__Exercise requirements__
Rewrite all of the records below with "the camera" swapped for "the lens" and every other word kept the same. Leave the pictures out of your answer.

Spatial relationship records:
....

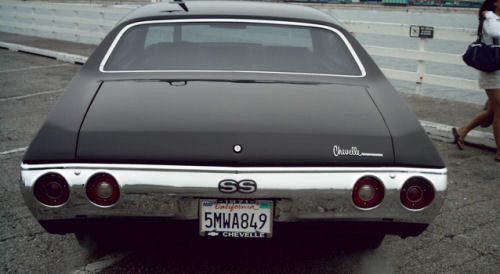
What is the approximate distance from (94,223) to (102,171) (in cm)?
28

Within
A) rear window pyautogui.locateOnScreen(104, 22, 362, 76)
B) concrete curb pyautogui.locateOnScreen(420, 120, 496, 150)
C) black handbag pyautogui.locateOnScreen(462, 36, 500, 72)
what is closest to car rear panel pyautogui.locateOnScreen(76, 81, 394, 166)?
rear window pyautogui.locateOnScreen(104, 22, 362, 76)

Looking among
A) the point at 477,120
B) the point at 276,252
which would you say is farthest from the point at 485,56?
the point at 276,252

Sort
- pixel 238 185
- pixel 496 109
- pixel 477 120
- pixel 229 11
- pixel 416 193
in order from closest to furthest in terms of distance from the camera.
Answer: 1. pixel 238 185
2. pixel 416 193
3. pixel 229 11
4. pixel 496 109
5. pixel 477 120

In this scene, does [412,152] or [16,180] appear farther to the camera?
[16,180]

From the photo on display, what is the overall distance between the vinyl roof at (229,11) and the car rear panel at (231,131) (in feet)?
2.86

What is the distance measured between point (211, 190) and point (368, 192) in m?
0.72

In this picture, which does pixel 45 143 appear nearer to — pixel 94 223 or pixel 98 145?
pixel 98 145

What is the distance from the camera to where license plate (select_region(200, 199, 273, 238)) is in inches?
95.4

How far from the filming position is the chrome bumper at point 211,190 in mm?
2348

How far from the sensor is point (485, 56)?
5.16 meters

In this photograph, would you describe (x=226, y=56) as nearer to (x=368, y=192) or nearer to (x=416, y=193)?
(x=368, y=192)

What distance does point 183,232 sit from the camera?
8.39ft

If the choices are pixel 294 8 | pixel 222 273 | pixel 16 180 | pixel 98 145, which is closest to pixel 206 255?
pixel 222 273

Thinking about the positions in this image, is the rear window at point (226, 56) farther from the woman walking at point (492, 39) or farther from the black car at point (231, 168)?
the woman walking at point (492, 39)
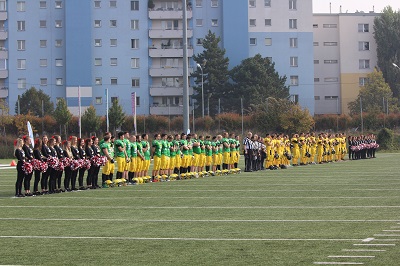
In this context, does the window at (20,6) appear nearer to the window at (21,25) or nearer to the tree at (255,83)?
the window at (21,25)

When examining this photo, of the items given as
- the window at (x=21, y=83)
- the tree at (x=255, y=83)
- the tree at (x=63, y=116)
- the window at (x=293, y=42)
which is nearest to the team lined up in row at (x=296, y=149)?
the tree at (x=63, y=116)

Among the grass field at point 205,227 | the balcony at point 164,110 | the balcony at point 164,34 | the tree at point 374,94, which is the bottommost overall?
the grass field at point 205,227

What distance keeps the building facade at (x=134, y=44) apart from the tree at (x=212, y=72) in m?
3.10

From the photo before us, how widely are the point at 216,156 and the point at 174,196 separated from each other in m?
12.6

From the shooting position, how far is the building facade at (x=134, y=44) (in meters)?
90.5

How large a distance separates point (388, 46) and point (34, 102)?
138ft

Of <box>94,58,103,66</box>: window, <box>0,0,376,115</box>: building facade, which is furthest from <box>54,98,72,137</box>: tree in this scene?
<box>94,58,103,66</box>: window

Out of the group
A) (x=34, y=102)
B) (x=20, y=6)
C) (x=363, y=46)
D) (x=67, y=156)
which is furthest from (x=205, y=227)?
(x=363, y=46)

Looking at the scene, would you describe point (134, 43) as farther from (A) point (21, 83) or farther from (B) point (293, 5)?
(B) point (293, 5)

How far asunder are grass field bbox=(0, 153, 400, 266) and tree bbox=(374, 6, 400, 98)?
8180cm

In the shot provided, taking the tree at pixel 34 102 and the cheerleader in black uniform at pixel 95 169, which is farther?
the tree at pixel 34 102

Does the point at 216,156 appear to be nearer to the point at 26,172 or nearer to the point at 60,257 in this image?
the point at 26,172

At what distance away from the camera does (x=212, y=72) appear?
291ft

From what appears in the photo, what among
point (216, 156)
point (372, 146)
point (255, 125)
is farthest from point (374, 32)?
point (216, 156)
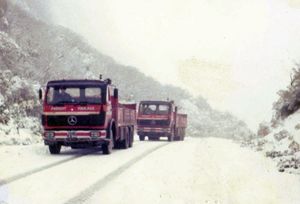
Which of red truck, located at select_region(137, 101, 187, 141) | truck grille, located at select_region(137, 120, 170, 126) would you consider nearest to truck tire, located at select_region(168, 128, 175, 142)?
red truck, located at select_region(137, 101, 187, 141)

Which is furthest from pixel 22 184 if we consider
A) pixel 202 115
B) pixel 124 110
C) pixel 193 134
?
pixel 202 115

....

__Answer in full__
What is the approximate distance from (94,223) to (102,171) (in cm)?
28

Within
A) rear window pyautogui.locateOnScreen(104, 22, 362, 76)
B) concrete curb pyautogui.locateOnScreen(420, 120, 496, 150)
C) black handbag pyautogui.locateOnScreen(462, 36, 500, 72)
what is closest to car rear panel pyautogui.locateOnScreen(76, 81, 394, 166)?
rear window pyautogui.locateOnScreen(104, 22, 362, 76)

Looking among
A) the point at 477,120
B) the point at 276,252
which would you say is farthest from the point at 485,56?
the point at 276,252

Sort
- pixel 238 185
- pixel 496 109
- pixel 477 120
- pixel 229 11
- pixel 416 193
in order from closest to furthest in terms of distance from the lens.
Answer: 1. pixel 238 185
2. pixel 416 193
3. pixel 229 11
4. pixel 496 109
5. pixel 477 120

In this scene, does [412,152] or [16,180] appear farther to the lens?
[16,180]

From the photo on display, what is the overall distance between the vinyl roof at (229,11) and the car rear panel at (231,131) (in feet)?
2.86

What is the distance measured between point (211, 190) and point (368, 192) in m?
0.72

In this picture, which does pixel 45 143 appear nearer to — pixel 94 223 or pixel 98 145?
pixel 98 145

What is the distance from the lens to where license plate (select_region(200, 199, 273, 238)) is in inches?
95.4

How far from the filming position is the chrome bumper at point 211,190 in mm?
2348

How far from the sensor is point (485, 56)?
5.16 meters

In this photograph, would you describe (x=226, y=56) as nearer to (x=368, y=192) or nearer to (x=416, y=193)?
(x=368, y=192)

What distance does point 183,232 sit from the lens?
8.39ft

If the choices are pixel 294 8 | pixel 222 273 | pixel 16 180 | pixel 98 145, which is closest to pixel 206 255?
pixel 222 273

Thinking about the positions in this image, is the rear window at point (226, 56) farther from the woman walking at point (492, 39) or farther from the black car at point (231, 168)?
the woman walking at point (492, 39)
In this context, does the window at (20,6) appear nearer to the window at (21,25) or nearer to the tree at (255,83)?
the window at (21,25)

When examining this photo, of the items given as
- the window at (x=21, y=83)
- the tree at (x=255, y=83)
- the tree at (x=63, y=116)
- the window at (x=293, y=42)
which is nearest to the team lined up in row at (x=296, y=149)?
the tree at (x=63, y=116)

Among the grass field at point 205,227 | the balcony at point 164,110 | the balcony at point 164,34 | the tree at point 374,94, which is the bottommost overall?
the grass field at point 205,227

What distance keeps the building facade at (x=134, y=44) apart from the tree at (x=212, y=72) in m?
3.10

From the photo before us, how widely are the point at 216,156 and the point at 174,196 separated from each other in m?
12.6

From the shooting position, how far is the building facade at (x=134, y=44) (in meters)?
90.5

How large a distance separates point (388, 46) and point (34, 102)?
138ft

Of <box>94,58,103,66</box>: window, <box>0,0,376,115</box>: building facade, which is furthest from <box>54,98,72,137</box>: tree in this scene?
<box>94,58,103,66</box>: window

Out of the group
A) (x=34, y=102)
B) (x=20, y=6)
C) (x=363, y=46)
D) (x=67, y=156)
which is furthest from (x=205, y=227)?
(x=363, y=46)

Looking at the scene, would you describe point (134, 43) as farther from (A) point (21, 83) or farther from (B) point (293, 5)?
(B) point (293, 5)

How far asunder are grass field bbox=(0, 153, 400, 266) and tree bbox=(374, 6, 400, 98)?
8180cm

In the shot provided, taking the tree at pixel 34 102 and the cheerleader in black uniform at pixel 95 169, which is farther?
the tree at pixel 34 102

Does the point at 216,156 appear to be nearer to the point at 26,172 or nearer to the point at 60,257 in this image?
the point at 26,172

At what distance away from the lens does (x=212, y=72) appear?
291ft

From what appears in the photo, what among
point (216, 156)
point (372, 146)
point (255, 125)
is farthest from point (374, 32)?
point (216, 156)
Which of red truck, located at select_region(137, 101, 187, 141) | truck grille, located at select_region(137, 120, 170, 126) would you consider nearest to truck tire, located at select_region(168, 128, 175, 142)?
red truck, located at select_region(137, 101, 187, 141)

Which is furthest from pixel 22 184 if we consider
A) pixel 202 115
B) pixel 124 110
C) pixel 193 134
?
pixel 202 115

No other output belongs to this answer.